── RECORDS

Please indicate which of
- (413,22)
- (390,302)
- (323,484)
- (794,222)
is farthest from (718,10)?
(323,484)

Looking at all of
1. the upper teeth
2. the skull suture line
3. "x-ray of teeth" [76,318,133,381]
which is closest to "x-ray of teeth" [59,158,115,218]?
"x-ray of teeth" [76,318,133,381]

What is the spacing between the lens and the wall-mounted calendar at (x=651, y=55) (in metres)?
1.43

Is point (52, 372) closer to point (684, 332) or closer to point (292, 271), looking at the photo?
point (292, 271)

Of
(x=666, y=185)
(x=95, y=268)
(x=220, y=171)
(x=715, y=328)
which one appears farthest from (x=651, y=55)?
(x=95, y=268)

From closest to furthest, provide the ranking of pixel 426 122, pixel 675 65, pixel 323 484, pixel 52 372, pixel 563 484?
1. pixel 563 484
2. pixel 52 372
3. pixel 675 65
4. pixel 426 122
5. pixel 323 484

────

PROBLEM STATEMENT. Please copy all the records again in full, multiplying every number in their answers by 1.95. This includes coordinates, box values, the distance, and the ranking positions; round each to as many decimal places as it had, with halves going up, and leave all other numbers unchanged.

WRITTEN RESPONSE.
Please indicate which of
- (413,22)
- (390,302)
- (323,484)
- (794,222)
is farthest from (718,10)?
(630,944)

Looking at all of
1. the upper teeth
2. the skull suture line
3. "x-ray of teeth" [76,318,133,381]
which is closest to "x-ray of teeth" [59,158,115,218]?
"x-ray of teeth" [148,620,259,743]

What is the spacing between the lens and the wall-mounted calendar at (x=651, y=55) (in metres)?
2.79

Is point (52, 372) closer to point (684, 332) or closer to point (292, 271), looking at the photo?
point (569, 528)

Of
(x=666, y=185)
(x=95, y=268)
(x=220, y=171)
(x=715, y=328)
which one appears farthest from (x=651, y=55)?
(x=185, y=523)

From closest to furthest, provide the ranking of pixel 426 122, pixel 675 65, pixel 323 484, pixel 52 372, pixel 563 484?
2. pixel 1098 944
4. pixel 101 725
6. pixel 1316 127
8. pixel 831 238
10. pixel 630 944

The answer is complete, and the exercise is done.